### WRITTEN TASK
Please copy every line of the records below word for word, leaving the pictures out.

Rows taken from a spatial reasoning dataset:
begin
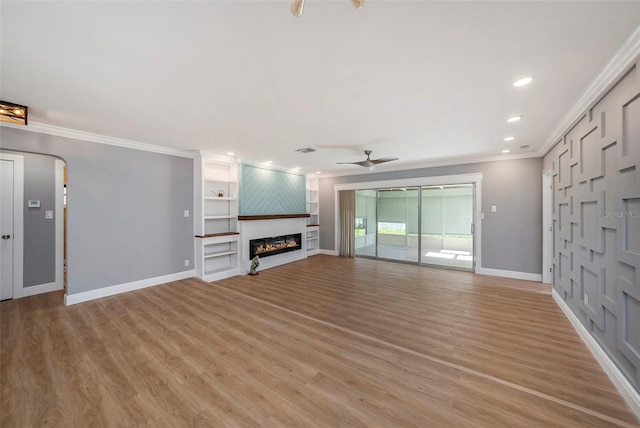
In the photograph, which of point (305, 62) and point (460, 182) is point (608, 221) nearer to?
point (305, 62)

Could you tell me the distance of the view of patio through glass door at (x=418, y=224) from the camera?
20.3ft

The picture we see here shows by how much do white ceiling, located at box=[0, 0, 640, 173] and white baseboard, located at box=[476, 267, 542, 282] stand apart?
307cm

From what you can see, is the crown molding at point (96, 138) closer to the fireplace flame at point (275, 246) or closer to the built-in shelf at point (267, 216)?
the built-in shelf at point (267, 216)

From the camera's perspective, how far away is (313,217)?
8.22 meters

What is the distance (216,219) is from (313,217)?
3.42 metres

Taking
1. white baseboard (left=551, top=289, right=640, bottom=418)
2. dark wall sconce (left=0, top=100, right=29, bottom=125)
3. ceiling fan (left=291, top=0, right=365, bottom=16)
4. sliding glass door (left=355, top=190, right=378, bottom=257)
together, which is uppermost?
dark wall sconce (left=0, top=100, right=29, bottom=125)

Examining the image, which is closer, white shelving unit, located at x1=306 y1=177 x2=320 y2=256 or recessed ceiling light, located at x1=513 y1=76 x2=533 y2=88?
recessed ceiling light, located at x1=513 y1=76 x2=533 y2=88

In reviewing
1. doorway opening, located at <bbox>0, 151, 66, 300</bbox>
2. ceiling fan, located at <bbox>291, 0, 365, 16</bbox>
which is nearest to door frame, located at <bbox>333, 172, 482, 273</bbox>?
ceiling fan, located at <bbox>291, 0, 365, 16</bbox>

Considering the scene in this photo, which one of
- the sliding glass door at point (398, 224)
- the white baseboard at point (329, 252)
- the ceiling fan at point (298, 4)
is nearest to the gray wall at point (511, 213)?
the sliding glass door at point (398, 224)

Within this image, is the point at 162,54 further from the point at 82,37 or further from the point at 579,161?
the point at 579,161

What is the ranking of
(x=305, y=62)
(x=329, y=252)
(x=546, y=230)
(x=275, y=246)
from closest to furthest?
(x=305, y=62) → (x=546, y=230) → (x=275, y=246) → (x=329, y=252)

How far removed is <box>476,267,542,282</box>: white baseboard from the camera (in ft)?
16.2

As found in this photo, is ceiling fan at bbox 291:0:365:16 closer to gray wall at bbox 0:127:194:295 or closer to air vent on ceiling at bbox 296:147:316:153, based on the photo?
air vent on ceiling at bbox 296:147:316:153

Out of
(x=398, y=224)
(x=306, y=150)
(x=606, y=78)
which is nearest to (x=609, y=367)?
(x=606, y=78)
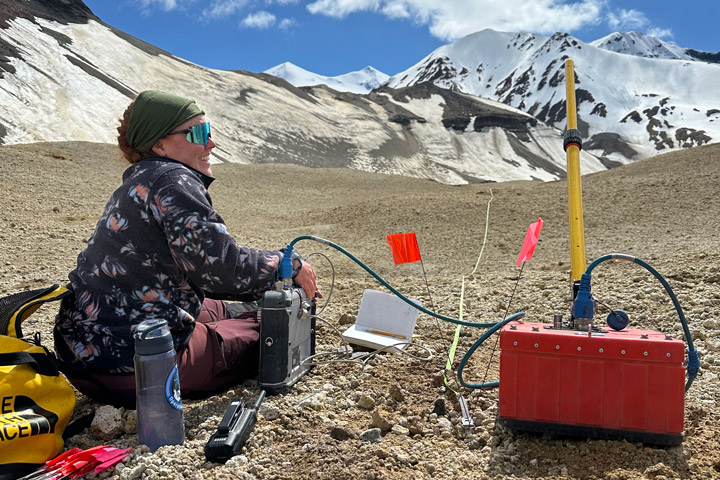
end
### TASK RESPONSE
In the photograph, which of point (305, 62) and point (460, 182) is point (608, 221) nearer to?
point (305, 62)

Could you tell me the distance of the view of patio through glass door at (x=418, y=224) from the camera?
20.3ft

The picture we see here shows by how much do white ceiling, located at box=[0, 0, 640, 173] and white baseboard, located at box=[476, 267, 542, 282] stand apart?
307cm

From what you can see, is the crown molding at point (96, 138) closer to the fireplace flame at point (275, 246) or closer to the built-in shelf at point (267, 216)?
the built-in shelf at point (267, 216)

From the camera's perspective, how far away is (313,217)?
8.22 meters

What is the distance (216,219) is from (313,217)?
3.42 metres

Taking
1. white baseboard (left=551, top=289, right=640, bottom=418)
2. dark wall sconce (left=0, top=100, right=29, bottom=125)
3. ceiling fan (left=291, top=0, right=365, bottom=16)
4. sliding glass door (left=355, top=190, right=378, bottom=257)
together, which is uppermost?
dark wall sconce (left=0, top=100, right=29, bottom=125)

Examining the image, which is closer, white shelving unit, located at x1=306 y1=177 x2=320 y2=256 or recessed ceiling light, located at x1=513 y1=76 x2=533 y2=88?
recessed ceiling light, located at x1=513 y1=76 x2=533 y2=88

In reviewing
1. doorway opening, located at <bbox>0, 151, 66, 300</bbox>
2. ceiling fan, located at <bbox>291, 0, 365, 16</bbox>
which is nearest to door frame, located at <bbox>333, 172, 482, 273</bbox>?
ceiling fan, located at <bbox>291, 0, 365, 16</bbox>

Considering the scene in this photo, which one of
- the sliding glass door at point (398, 224)
- the white baseboard at point (329, 252)
- the ceiling fan at point (298, 4)
is nearest to the gray wall at point (511, 213)?
the sliding glass door at point (398, 224)

Within this image, is the point at 162,54 further from the point at 82,37 or further from the point at 579,161?
the point at 579,161

What is the ranking of
(x=305, y=62)
(x=329, y=252)
(x=546, y=230)
(x=275, y=246)
from closest to furthest?
(x=305, y=62) → (x=546, y=230) → (x=275, y=246) → (x=329, y=252)

How far removed is <box>476,267,542,282</box>: white baseboard from the camera (in ft)?
16.2

As found in this photo, is ceiling fan at bbox 291:0:365:16 closer to gray wall at bbox 0:127:194:295 or closer to air vent on ceiling at bbox 296:147:316:153, based on the photo?
air vent on ceiling at bbox 296:147:316:153

Out of
(x=398, y=224)
(x=306, y=150)
(x=606, y=78)
which is nearest to (x=609, y=367)?
(x=606, y=78)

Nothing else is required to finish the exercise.